> DOCUMENT PASSAGE:
• • • • •

On Thursday, White House press secretary Sarah Huckabee Sanders announced that the Trump administration has decided to issue a Jones Act waiver for Puerto Rico. The island territory is now exempt from cabotage regulations for a period of ten days, allowing it to receive foreign-flagged ships with cargo from U.S. ports.
The administration's position on the question of a waiver evolved gradually over the course of the week. The Department of Homeland Security said Tuesday that a waiver would not be needed because "the limitation is going to be port capacity to offload and transit, not vessel availability." On Wednesday, President Trump said that the White House was considering a waiver but would not yet issue one; he cited industry opposition and the existing availability of Jones Act-qualified ships. In a hearing the same day, Secretary of Homeland Security Elaine Duke said that DHS had not even received a request. “In terms of the Jones Act waiver, we have researched this — I read it in the news clips this morning — we have no known Jones Act waiver requests,” she said. "We are double-checking to make sure it isn't true."
On Thursday, a Homeland Security spokesman told reporters that DHS had issued a waiver for Puerto Rico following a Pentagon decision that it would be in the interest of national defense. Separately, press secretary Sarah Huckabee Sanders said that the waiver was granted at the request of Puerto Rico governor Ricardo Rosello.
Trump also faced growing pressure from within his own party to issue a temporary waiver. Senator John McCain (R-AZ), a longtime critic of the Jones Act, was among the first to join the call, and Sen. James Lankford (R-OK) said Wednesday that he would "absolutely support [a waiver]." He was joined by Senators John Barrasso (R-WY) and Marco Rubio (R-FL), and House Speaker Paul Ryan (R-WI) praised the exemption shortly after he learned of the White House's decision.
Senator Rubio explained his support for a waiver in terms of giving Puerto Rican shippers flexibility. "The administration is saying that it's not necessary, they have plenty of vessels. My argument is, what harm would there be to doing it? If they don't need it, they don't need it, but at least it's available to them," Rubio said.

• • • • •

> TASKS FOR THIS EXERCISE:
a: From the article on the Jones Act waiver, list every U.S. senator named, with the party and state given for each.
b: Print the section of the article on the Jones Act waiver that opens with the words containing "On Thursday, a" and closes with "governor Ricardo Rosello.".
The entries come from a separate source, unrelated to the article on the Jones Act waiver.

> PROVIDED INFORMATION:
• • • • •

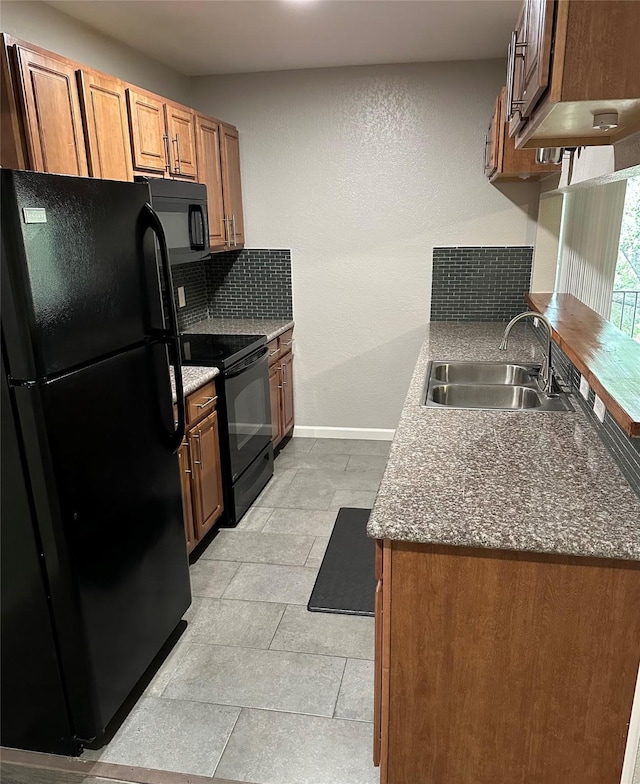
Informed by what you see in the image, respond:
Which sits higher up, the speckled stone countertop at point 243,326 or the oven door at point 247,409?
the speckled stone countertop at point 243,326

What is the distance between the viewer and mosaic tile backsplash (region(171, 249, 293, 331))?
424 centimetres

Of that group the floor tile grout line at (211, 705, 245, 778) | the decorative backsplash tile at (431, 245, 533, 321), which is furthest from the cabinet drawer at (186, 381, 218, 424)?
the decorative backsplash tile at (431, 245, 533, 321)

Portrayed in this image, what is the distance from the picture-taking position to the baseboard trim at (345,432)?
14.6 feet

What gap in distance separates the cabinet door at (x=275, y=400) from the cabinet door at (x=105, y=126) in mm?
1627

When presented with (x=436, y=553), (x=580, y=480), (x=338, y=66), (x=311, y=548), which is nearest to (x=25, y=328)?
(x=436, y=553)

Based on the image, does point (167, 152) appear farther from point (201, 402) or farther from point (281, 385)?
point (281, 385)

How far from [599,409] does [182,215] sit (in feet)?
7.28

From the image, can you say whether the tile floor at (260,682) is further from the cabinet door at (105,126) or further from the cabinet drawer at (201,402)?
the cabinet door at (105,126)

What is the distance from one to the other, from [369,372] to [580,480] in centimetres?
276

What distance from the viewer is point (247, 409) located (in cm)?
335

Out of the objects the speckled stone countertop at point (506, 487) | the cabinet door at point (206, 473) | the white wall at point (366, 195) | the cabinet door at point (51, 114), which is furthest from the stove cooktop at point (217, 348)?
the speckled stone countertop at point (506, 487)

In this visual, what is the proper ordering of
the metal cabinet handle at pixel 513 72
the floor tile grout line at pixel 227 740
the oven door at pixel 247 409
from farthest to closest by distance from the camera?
the oven door at pixel 247 409, the floor tile grout line at pixel 227 740, the metal cabinet handle at pixel 513 72

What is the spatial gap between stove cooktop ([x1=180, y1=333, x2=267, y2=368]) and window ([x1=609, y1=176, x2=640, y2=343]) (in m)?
1.95

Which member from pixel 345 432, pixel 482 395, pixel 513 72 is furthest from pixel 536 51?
pixel 345 432
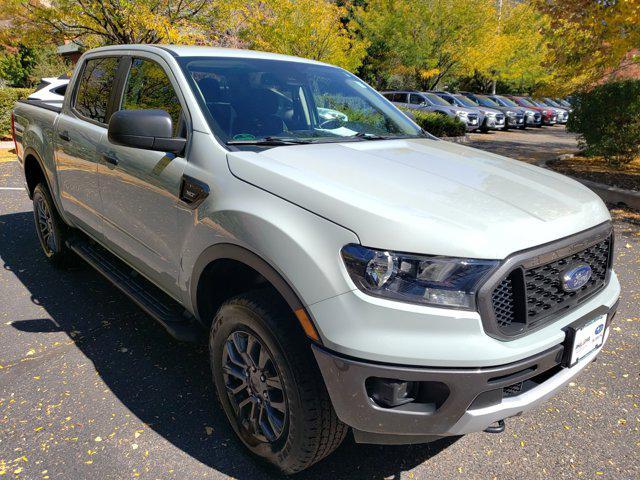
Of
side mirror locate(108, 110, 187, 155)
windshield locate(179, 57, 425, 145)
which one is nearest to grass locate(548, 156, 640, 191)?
windshield locate(179, 57, 425, 145)

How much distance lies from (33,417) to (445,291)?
234 cm

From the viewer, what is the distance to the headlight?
1711 mm

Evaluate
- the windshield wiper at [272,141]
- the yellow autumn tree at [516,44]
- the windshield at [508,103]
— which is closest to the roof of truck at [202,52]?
the windshield wiper at [272,141]

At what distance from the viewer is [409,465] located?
2408 mm

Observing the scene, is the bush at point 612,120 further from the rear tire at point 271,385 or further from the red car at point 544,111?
the red car at point 544,111

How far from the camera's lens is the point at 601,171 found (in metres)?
9.74

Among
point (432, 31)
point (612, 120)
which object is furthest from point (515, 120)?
point (612, 120)

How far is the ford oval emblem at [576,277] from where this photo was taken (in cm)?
198

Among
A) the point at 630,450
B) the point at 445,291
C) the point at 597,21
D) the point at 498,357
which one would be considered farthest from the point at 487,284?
the point at 597,21

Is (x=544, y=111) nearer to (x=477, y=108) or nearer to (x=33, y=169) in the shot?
(x=477, y=108)

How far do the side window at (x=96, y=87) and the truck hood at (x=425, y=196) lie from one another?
171cm

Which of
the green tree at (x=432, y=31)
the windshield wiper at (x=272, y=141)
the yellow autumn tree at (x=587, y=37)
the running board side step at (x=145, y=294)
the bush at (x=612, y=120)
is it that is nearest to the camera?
the windshield wiper at (x=272, y=141)

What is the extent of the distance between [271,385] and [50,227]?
340cm

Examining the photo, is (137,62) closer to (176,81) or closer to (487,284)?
(176,81)
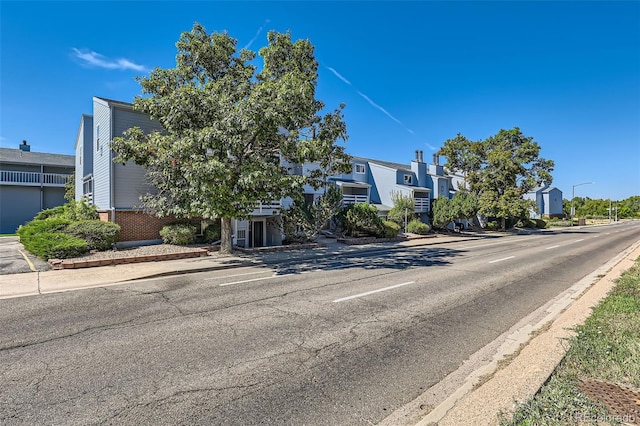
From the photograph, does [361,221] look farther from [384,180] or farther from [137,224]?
[384,180]

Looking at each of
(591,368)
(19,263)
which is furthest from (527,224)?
(19,263)

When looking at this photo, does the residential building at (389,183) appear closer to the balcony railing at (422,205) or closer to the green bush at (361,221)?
the balcony railing at (422,205)

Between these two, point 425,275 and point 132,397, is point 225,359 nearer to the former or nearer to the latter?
point 132,397

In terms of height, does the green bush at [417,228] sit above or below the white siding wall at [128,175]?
below

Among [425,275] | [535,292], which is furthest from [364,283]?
[535,292]

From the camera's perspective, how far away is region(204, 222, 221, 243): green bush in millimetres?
19556

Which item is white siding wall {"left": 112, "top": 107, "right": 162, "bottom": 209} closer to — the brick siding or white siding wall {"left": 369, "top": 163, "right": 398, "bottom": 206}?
the brick siding

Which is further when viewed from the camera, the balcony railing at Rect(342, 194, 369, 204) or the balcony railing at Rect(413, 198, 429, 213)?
the balcony railing at Rect(413, 198, 429, 213)

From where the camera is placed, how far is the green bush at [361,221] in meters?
27.3

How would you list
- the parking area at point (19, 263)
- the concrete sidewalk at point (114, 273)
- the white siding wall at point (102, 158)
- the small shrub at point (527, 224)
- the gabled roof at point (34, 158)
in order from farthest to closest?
1. the small shrub at point (527, 224)
2. the gabled roof at point (34, 158)
3. the white siding wall at point (102, 158)
4. the parking area at point (19, 263)
5. the concrete sidewalk at point (114, 273)

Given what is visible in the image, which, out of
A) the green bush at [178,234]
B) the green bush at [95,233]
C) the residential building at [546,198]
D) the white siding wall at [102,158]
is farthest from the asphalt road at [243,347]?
the residential building at [546,198]

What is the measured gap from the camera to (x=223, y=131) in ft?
45.4

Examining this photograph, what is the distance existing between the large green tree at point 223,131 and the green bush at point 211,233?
2092 millimetres

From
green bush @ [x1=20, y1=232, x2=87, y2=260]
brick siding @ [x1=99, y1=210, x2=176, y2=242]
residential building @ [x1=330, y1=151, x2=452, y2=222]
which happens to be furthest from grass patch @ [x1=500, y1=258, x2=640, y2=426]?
residential building @ [x1=330, y1=151, x2=452, y2=222]
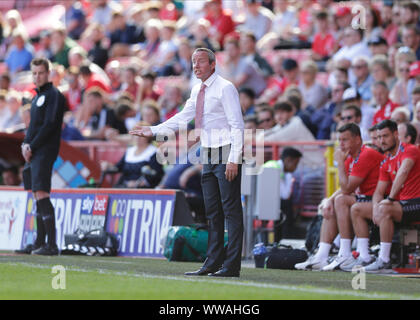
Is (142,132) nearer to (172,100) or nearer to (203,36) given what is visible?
(172,100)

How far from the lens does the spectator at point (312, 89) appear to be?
16328 millimetres

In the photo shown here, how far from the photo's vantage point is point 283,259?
1133 centimetres

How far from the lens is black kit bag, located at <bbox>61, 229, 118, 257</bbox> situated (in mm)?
13242

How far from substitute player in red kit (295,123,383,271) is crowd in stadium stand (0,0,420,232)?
123 cm

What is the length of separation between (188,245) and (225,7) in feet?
37.8

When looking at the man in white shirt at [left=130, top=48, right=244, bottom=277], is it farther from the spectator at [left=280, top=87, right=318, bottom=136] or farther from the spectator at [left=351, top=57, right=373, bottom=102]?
the spectator at [left=351, top=57, right=373, bottom=102]

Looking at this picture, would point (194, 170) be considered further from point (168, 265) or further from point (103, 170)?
point (168, 265)

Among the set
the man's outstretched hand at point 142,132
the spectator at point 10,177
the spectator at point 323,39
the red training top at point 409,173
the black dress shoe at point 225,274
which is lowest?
the black dress shoe at point 225,274

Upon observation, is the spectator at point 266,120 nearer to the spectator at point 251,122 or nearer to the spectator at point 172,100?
the spectator at point 251,122

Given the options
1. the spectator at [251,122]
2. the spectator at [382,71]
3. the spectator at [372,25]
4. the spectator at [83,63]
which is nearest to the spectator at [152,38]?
the spectator at [83,63]

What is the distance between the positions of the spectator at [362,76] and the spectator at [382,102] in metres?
1.28

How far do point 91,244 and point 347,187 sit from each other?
3.70 m

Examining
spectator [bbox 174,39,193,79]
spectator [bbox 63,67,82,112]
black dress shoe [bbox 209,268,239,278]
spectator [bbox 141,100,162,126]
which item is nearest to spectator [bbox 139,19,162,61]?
spectator [bbox 174,39,193,79]
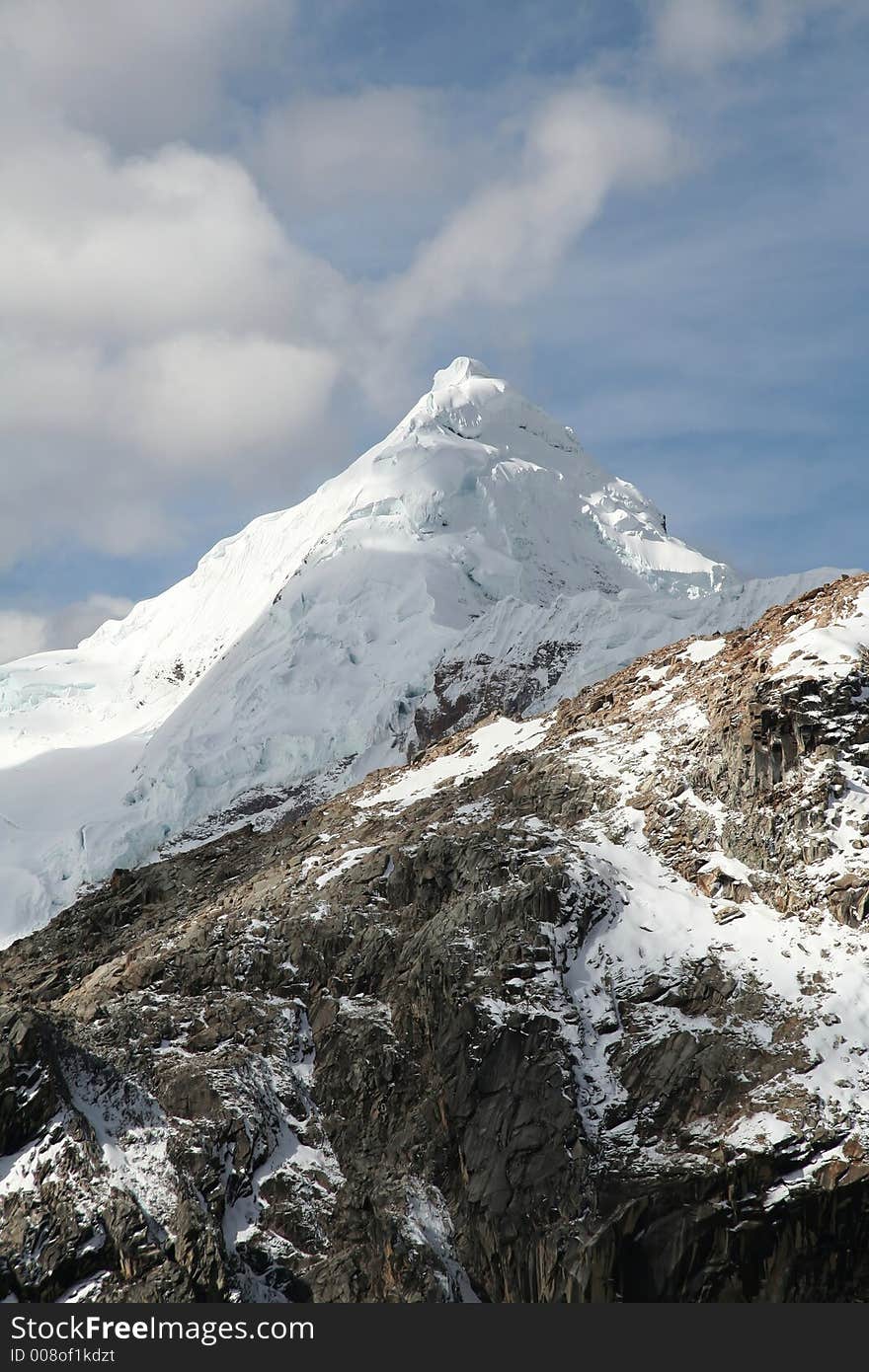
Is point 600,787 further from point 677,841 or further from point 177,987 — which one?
point 177,987

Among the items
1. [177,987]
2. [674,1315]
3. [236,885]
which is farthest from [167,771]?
[674,1315]

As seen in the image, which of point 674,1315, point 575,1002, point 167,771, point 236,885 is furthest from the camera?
point 167,771

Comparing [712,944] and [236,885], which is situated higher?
[236,885]

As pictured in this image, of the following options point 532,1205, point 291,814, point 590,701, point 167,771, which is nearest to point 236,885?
point 590,701

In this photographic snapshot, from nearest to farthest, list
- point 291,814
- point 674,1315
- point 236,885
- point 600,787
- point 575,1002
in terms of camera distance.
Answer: point 674,1315, point 575,1002, point 600,787, point 236,885, point 291,814

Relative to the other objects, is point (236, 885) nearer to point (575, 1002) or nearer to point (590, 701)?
point (590, 701)

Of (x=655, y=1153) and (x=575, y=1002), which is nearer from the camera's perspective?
(x=655, y=1153)

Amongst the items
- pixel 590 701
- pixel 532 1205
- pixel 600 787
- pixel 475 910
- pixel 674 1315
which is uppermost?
pixel 590 701
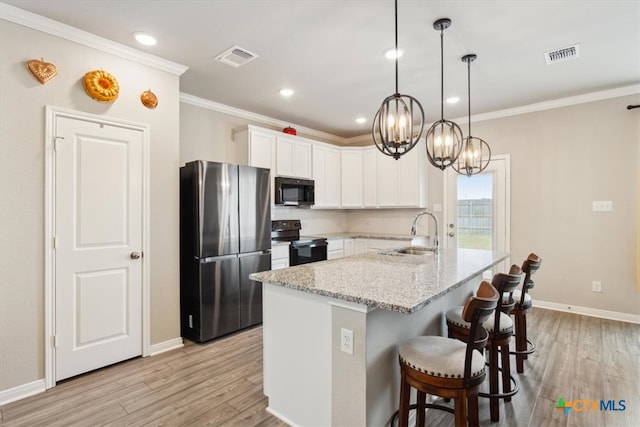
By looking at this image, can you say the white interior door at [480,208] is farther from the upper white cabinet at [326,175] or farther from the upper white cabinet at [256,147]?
the upper white cabinet at [256,147]

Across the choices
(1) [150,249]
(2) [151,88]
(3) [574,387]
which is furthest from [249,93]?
(3) [574,387]

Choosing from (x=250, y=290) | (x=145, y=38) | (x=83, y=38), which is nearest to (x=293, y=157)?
(x=250, y=290)

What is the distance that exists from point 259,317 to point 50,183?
235 cm

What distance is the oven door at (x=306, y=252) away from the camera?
4.31m

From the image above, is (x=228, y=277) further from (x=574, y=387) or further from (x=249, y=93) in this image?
(x=574, y=387)

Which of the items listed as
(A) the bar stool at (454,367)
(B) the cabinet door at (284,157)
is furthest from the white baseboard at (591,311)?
(B) the cabinet door at (284,157)

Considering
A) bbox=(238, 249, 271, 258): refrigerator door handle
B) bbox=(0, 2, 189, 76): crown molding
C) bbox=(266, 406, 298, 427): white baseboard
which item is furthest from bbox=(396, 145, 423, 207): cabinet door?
bbox=(266, 406, 298, 427): white baseboard

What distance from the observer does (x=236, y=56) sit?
297 cm

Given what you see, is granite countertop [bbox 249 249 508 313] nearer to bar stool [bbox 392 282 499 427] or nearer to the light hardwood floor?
bar stool [bbox 392 282 499 427]

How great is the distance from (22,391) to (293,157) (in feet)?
12.1

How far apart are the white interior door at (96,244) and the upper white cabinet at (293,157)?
2012 mm

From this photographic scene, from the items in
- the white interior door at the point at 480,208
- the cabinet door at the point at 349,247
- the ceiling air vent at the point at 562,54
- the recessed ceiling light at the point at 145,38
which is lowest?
the cabinet door at the point at 349,247

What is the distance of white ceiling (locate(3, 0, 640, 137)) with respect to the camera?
89.8 inches

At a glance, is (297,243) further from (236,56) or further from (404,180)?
(236,56)
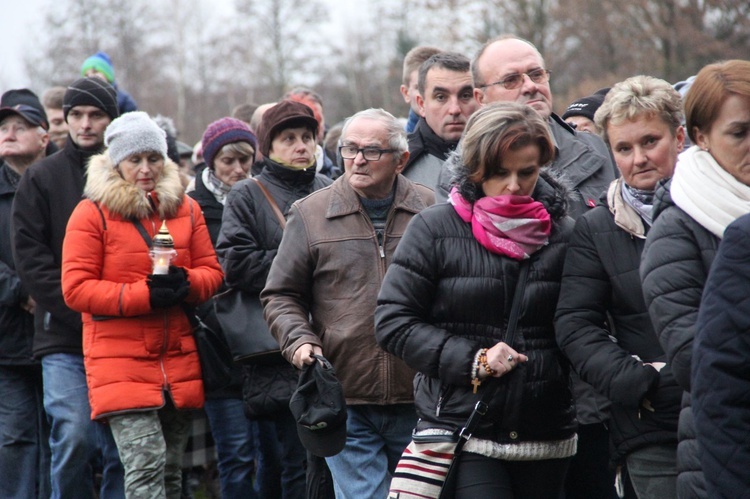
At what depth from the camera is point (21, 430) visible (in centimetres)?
652

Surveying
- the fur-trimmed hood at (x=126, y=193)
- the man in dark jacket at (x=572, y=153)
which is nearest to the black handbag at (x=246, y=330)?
the fur-trimmed hood at (x=126, y=193)

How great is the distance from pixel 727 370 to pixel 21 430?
5.05 meters

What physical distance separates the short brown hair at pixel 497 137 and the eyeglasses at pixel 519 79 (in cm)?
119

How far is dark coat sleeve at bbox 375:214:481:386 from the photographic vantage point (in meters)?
3.80

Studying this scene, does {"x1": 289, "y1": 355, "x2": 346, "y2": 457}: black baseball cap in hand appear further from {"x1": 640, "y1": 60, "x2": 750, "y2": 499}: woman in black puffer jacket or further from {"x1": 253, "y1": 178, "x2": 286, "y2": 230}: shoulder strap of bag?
{"x1": 253, "y1": 178, "x2": 286, "y2": 230}: shoulder strap of bag

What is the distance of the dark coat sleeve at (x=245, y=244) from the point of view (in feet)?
19.6

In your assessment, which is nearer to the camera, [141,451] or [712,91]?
[712,91]

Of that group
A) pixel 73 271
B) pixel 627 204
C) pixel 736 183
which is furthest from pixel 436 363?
pixel 73 271

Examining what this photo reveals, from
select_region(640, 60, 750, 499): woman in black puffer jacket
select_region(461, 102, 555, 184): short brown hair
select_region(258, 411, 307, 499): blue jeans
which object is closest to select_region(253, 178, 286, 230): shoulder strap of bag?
select_region(258, 411, 307, 499): blue jeans

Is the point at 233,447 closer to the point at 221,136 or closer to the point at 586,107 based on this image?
the point at 221,136

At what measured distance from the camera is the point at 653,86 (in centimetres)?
404

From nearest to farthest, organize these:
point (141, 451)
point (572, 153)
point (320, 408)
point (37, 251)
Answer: point (320, 408), point (572, 153), point (141, 451), point (37, 251)

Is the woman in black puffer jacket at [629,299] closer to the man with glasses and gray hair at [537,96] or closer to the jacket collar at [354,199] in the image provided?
the man with glasses and gray hair at [537,96]

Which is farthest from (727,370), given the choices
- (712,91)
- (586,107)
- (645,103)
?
(586,107)
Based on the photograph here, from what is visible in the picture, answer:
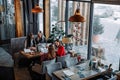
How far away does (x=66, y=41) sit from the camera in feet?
22.9

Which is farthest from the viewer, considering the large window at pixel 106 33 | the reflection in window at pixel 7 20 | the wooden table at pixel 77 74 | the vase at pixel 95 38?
the reflection in window at pixel 7 20

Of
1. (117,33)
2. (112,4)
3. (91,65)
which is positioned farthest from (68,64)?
(112,4)

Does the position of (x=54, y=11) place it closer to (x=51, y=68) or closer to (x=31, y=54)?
(x=31, y=54)

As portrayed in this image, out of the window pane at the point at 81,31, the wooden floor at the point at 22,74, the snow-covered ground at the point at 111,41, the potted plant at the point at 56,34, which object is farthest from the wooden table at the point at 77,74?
the potted plant at the point at 56,34

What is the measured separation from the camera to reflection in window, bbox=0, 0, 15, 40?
34.2ft

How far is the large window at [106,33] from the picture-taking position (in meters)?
6.30

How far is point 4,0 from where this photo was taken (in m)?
10.4

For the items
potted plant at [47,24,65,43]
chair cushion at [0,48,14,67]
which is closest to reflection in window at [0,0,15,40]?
chair cushion at [0,48,14,67]

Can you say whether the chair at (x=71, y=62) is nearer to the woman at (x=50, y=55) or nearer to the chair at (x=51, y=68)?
the chair at (x=51, y=68)

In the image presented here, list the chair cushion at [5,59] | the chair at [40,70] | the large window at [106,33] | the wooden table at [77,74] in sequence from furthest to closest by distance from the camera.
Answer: the chair cushion at [5,59]
the chair at [40,70]
the large window at [106,33]
the wooden table at [77,74]

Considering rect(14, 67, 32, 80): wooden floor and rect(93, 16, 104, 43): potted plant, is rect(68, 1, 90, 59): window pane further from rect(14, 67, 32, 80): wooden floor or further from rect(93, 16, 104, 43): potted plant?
rect(14, 67, 32, 80): wooden floor

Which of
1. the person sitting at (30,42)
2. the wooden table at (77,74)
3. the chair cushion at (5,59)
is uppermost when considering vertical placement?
the person sitting at (30,42)

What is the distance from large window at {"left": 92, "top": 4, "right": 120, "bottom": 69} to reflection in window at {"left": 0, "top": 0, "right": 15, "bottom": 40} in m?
5.34

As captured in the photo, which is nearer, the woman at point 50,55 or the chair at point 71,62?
the chair at point 71,62
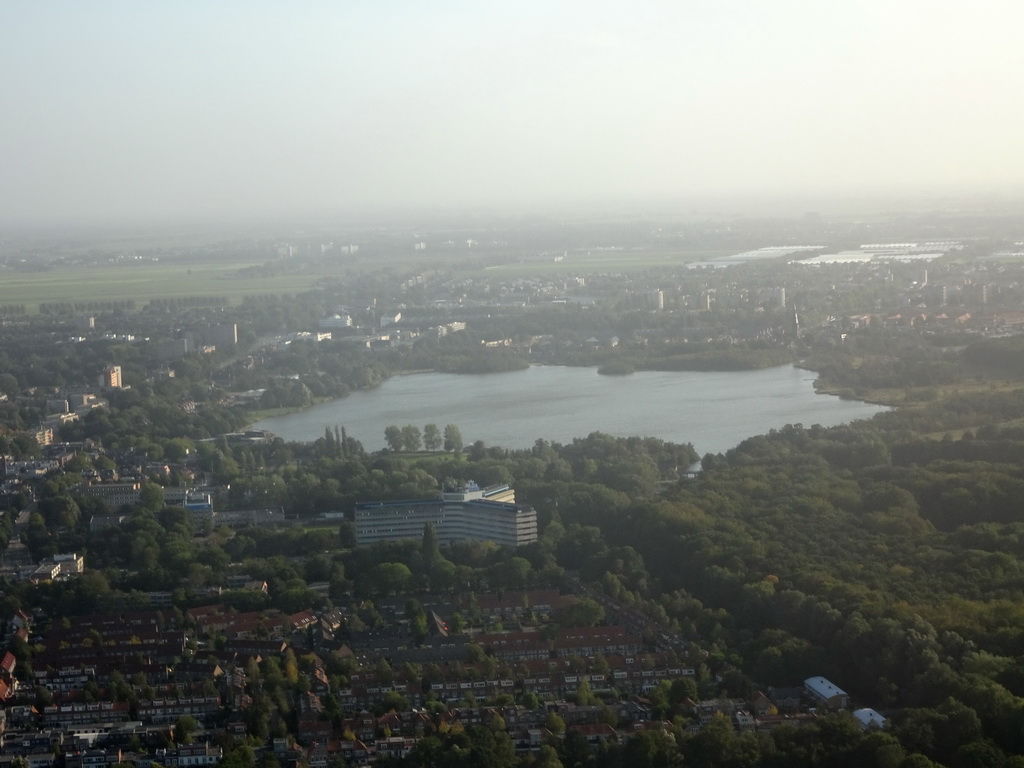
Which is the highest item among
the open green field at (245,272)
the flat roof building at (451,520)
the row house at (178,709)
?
the flat roof building at (451,520)

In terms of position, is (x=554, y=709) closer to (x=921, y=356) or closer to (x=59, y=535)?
(x=59, y=535)

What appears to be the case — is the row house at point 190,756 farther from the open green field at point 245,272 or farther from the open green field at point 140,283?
the open green field at point 140,283

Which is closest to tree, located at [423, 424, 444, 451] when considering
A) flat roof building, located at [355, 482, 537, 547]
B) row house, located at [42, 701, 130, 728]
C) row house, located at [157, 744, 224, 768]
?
flat roof building, located at [355, 482, 537, 547]

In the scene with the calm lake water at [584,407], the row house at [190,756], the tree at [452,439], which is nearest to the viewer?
the row house at [190,756]

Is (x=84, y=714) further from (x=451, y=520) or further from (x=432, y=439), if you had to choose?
(x=432, y=439)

• • • • •

> SOLUTIONS PER TASK:
a: John McCain (R-AZ), James Lankford (R-OK), John Barrasso (R-WY), Marco Rubio (R-FL)

b:
On Thursday, a Homeland Security spokesman told reporters that DHS had issued a waiver for Puerto Rico following a Pentagon decision that it would be in the interest of national defense. Separately, press secretary Sarah Huckabee Sanders said that the waiver was granted at the request of Puerto Rico governor Ricardo Rosello.